Chinasoft International, one of the leading software companies in China, opened a company in Xi'an in 2012. Cen said the reasons that led the company to Xi'an are the presence of educational and entrepreneurial institutions as well as the region's large talent pool.
Chen Yuhong, executive chairman of the board of Chinasoft International Ltd., said, "Chinasoft International is working with other companies to help build Xi'an into China's 'Silicon Valley' and China's Bangalore. "
Chinasoft International is joined by Huawei and 31 other Fortune 500 companies, such as IBM, Samsung, Fujitsu and Intel, to have set up offices in Xi'an.
The Xi'an Software Park, part of the city's High-Tech Industries Development Zone, is an active promoter of IT investment.
Established in 1998, the Xi'an Software Park is one of the nation's four parks that earn the titles of the "National Software Industrial Base" and the "National Software Export Base."
Lyu Dongguo, director of the Xi'an Software Park Development Center, said many IT companies chose the park to start their ventures as it ticked all the boxes in terms of support infrastructure for their growth, an enviable pool of tech talents and low-cost commercial real estate.

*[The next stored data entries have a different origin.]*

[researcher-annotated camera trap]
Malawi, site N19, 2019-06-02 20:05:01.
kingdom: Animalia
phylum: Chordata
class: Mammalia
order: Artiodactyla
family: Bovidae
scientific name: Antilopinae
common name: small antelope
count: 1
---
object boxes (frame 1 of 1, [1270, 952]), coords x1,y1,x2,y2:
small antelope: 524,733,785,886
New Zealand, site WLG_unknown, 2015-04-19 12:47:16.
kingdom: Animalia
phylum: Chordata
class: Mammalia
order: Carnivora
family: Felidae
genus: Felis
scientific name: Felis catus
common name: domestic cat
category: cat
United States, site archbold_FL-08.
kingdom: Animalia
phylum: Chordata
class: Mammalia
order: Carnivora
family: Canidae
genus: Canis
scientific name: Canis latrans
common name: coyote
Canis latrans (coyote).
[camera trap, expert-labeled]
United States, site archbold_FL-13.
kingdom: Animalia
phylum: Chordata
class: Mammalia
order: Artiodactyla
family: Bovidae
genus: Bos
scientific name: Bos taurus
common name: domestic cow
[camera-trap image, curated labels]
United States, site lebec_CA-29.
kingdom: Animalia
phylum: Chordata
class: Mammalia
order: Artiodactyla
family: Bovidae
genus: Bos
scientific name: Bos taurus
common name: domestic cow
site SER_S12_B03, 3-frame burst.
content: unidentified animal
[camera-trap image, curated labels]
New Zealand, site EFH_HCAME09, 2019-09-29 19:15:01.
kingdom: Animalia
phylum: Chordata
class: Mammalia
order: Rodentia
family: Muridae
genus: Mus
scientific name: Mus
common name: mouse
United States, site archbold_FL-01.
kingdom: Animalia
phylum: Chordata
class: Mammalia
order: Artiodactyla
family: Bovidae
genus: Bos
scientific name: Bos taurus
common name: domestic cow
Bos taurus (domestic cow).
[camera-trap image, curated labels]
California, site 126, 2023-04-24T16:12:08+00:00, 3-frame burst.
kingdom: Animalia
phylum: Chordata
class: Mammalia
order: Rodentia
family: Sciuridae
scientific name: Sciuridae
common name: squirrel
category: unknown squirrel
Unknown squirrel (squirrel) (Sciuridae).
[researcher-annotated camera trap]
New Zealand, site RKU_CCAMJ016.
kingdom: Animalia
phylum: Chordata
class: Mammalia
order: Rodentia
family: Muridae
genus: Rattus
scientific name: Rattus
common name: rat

"The average home prices are round 9,000 yuan for each square meter in Xi'an, compared with sky-high prices in Beijing and Shanghai, which normally surpass 50,000 yuan," he said.
In 2016, more than 2,000 companies in the park generated a combined 199.4 billion yuan in revenue and employed a total of 165,100 professionals. The figures are expected to grow to 500 billion yuan and 250,000 professionals by 2021.
Going even further to attract talents, Xi'an eased its household registration rules since March 1 this year.
The new policy, considered the most loosened household registration policy in China's history, grants permanent residency to migrants aged 35 and under who are college graduates and willing to work, live or start a business in the city. The permanent residency status gives the IT professionals equal access to social welfare and other benefits.
"The policy will greatly fuel the IT industry in Xi'an," Lyu said. "More graduates will choose to stay and work in the city."
Xi'an Software Park is also an active participant in a recent initiative to promote the city's IT industry, the Global Programers' Festival.
"The festival is held not only to celebrate the programers, but also to present Xi'an to more IT engineers in the world and attract more IT companies to come here," Lyu said.
Sumavasee Slasuk, director of the Digital Economy Promotion Agency of Thailand, was invited to attend the festival, and she said she was quite impressed with the city.
After having spoken with some IT companies in the city, Slasuk said she found the younger generation there to be very interested in the software industry.
"They have very good professional skills and are keen on creating their startups," she said.